In the listing below, how many lines contain the word "scientific"? Answer with the number alone.
[Start of Attachment]
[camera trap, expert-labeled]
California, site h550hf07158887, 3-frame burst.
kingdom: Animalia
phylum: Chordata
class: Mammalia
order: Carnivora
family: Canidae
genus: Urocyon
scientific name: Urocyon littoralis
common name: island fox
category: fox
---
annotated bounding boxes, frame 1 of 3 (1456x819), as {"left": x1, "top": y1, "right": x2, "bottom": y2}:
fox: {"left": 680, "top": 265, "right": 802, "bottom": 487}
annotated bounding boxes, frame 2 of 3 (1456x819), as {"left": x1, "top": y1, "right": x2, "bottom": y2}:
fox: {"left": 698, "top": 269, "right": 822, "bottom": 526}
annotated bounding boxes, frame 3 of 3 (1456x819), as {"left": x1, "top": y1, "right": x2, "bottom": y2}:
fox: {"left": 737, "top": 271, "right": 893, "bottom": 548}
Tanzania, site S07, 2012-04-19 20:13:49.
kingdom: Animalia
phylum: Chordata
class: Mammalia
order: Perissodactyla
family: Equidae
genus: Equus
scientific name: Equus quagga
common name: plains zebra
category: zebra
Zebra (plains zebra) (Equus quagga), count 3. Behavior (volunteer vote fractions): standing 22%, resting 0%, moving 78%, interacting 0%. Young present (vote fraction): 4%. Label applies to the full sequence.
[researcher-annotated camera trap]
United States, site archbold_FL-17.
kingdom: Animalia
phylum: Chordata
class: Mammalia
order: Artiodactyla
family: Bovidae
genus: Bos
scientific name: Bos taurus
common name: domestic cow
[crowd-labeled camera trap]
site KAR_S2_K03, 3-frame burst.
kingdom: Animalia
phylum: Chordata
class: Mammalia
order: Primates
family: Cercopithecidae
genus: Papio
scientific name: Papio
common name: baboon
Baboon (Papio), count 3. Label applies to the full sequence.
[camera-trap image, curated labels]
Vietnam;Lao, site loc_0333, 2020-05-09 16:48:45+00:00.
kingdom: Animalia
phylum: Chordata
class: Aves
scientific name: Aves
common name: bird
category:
[End of Attachment]
■ Response ■
5